But because it recalled “Contact,” I worried what the connection between Hannah and the aliens would be. I worried that the most momentous event in humankind—contact with an alien species—would once again be reduced to the personal tragedy of the protagonist.
Thankfully, “Arrival” is smarter than that. Dr. Jones, on her way to class, is the last to realize that 12 alien ships, looking like giant versions of the eggs from the “Alien” poster, have touched down, or slightly hovered above, 12 different places on Earth, including Montana. While China and Russia gird for war, we send in a linguist, Dr. Jones, and a scientist, Ian Donnelly (Jeremy Renner)—along with a few soldiers, of course. We’re not stupid.
There’s great tension, fear and wondrous mystery as they enter the ship for the first time and gravity ceases taking hold of them. I also like the early attempts to communicate—although I probably would’ve begun with “Hello/Hola/Ni hao” rather than “Human.” I also would’ve gone with “Why are you here?” before, for example, “Ian walks.” But then I’m no linguist.

> **Spatial relation data**
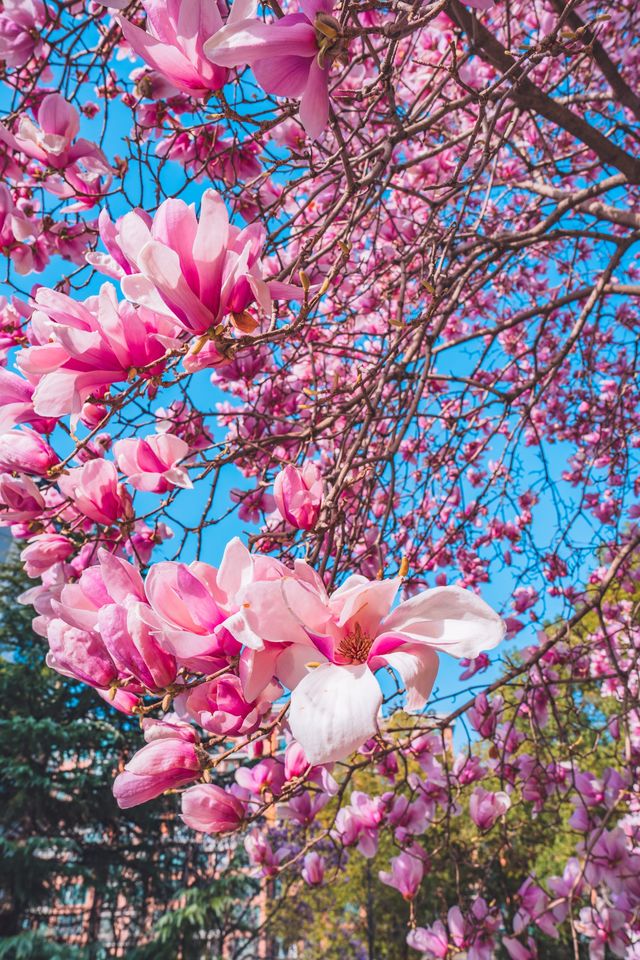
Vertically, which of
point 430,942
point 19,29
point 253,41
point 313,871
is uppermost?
point 19,29

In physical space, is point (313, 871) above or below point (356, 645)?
below

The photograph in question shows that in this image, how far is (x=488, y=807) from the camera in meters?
1.73

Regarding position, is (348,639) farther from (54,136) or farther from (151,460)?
(54,136)

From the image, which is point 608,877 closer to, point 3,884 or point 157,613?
point 157,613

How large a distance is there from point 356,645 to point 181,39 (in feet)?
2.38

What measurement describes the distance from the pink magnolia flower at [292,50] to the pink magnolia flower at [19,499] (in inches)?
28.3

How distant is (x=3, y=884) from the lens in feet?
20.7

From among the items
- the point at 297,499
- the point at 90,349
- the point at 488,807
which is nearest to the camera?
the point at 90,349

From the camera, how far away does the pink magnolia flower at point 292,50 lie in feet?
1.94

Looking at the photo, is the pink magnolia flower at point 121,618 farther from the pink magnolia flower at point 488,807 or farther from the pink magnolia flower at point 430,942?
the pink magnolia flower at point 430,942

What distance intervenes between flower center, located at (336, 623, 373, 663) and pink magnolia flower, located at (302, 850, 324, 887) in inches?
73.5

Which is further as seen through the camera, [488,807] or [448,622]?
[488,807]

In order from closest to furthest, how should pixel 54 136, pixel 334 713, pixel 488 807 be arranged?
pixel 334 713 < pixel 54 136 < pixel 488 807

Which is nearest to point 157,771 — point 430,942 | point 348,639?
point 348,639
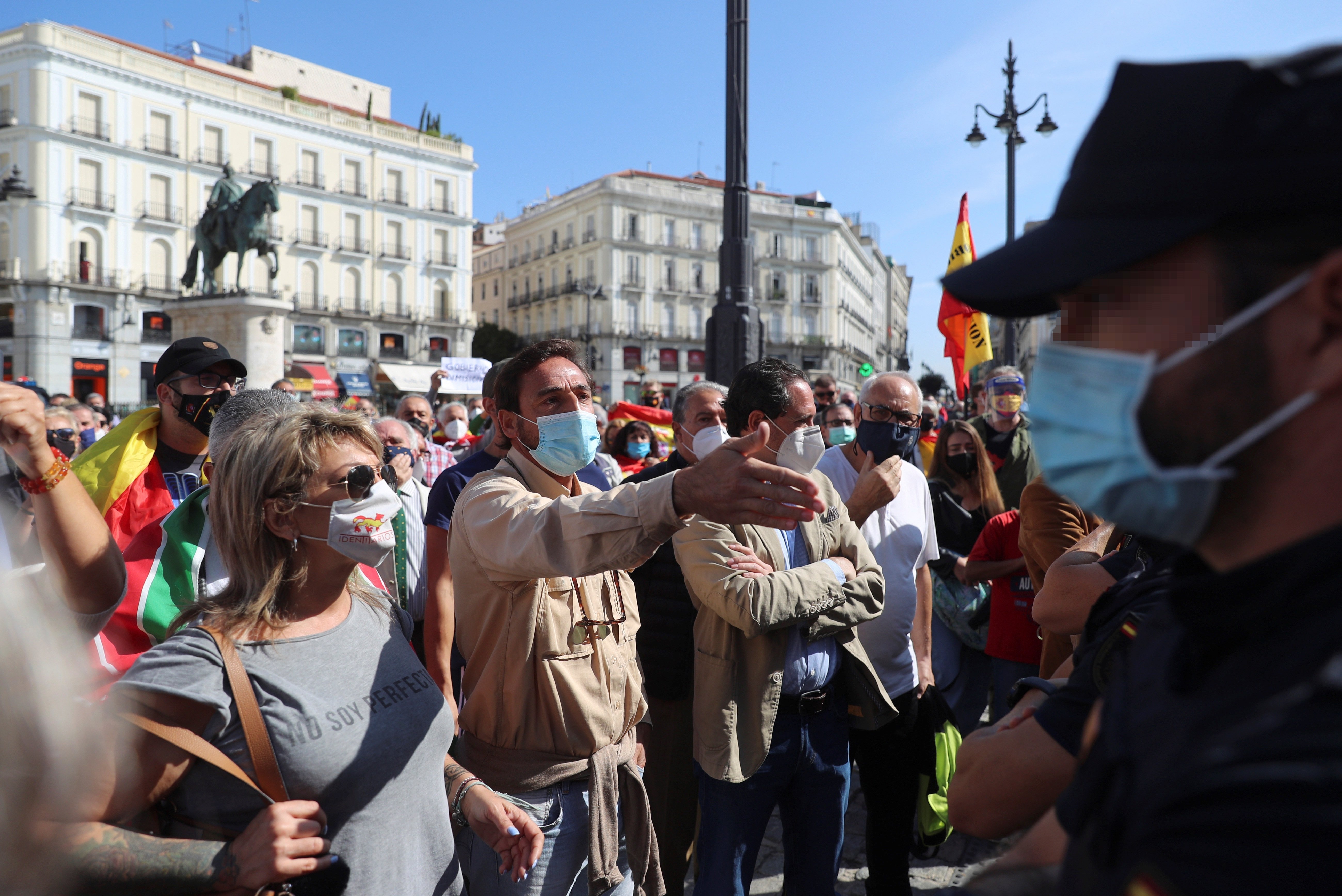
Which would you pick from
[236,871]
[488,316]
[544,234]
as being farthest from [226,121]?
[236,871]

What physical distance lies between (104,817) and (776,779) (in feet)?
6.67

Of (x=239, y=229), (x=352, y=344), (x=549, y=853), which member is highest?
(x=239, y=229)

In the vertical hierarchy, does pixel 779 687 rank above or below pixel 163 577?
below

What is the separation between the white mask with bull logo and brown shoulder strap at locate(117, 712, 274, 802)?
1.69 feet

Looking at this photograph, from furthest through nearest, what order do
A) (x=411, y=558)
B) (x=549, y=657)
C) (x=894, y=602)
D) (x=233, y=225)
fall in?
1. (x=233, y=225)
2. (x=411, y=558)
3. (x=894, y=602)
4. (x=549, y=657)

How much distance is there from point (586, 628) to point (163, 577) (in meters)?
1.25

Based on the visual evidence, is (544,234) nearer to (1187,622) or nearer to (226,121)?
(226,121)

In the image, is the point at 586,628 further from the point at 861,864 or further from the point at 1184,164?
the point at 861,864

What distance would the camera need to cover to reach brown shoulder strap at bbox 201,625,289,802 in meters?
1.76

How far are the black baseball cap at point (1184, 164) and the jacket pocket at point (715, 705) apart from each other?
7.09 ft

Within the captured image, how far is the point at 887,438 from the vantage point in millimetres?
3924

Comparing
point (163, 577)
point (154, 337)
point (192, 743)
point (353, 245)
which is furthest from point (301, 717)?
point (353, 245)

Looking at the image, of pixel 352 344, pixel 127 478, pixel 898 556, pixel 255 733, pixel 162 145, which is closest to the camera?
pixel 255 733

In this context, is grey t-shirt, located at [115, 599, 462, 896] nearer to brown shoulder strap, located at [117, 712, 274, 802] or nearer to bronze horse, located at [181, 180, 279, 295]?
brown shoulder strap, located at [117, 712, 274, 802]
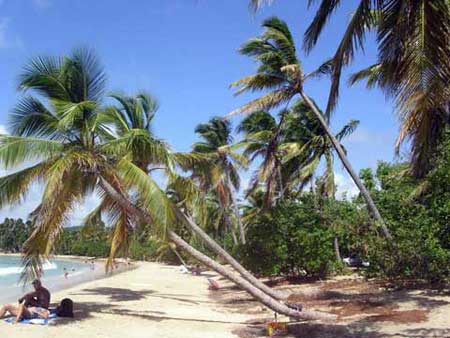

> **Problem to work on**
For each statement below, say yes or no according to whether it agrees with the review of "Arrival," and quote the words of the review that decide it.
(a) Dr. Jones is the first person to realize the alien ships have arrived.
(b) One of the places the alien ships reached is Montana.
(c) The reviewer would have opened communication with "Human."
The data is not needed for anything here.

> **Final answer**
(a) No: "is the last to realize"
(b) Yes: "12 different places on Earth, including Montana"
(c) No: "I probably would’ve begun with “Hello/Hola/Ni hao” rather than “Human.”"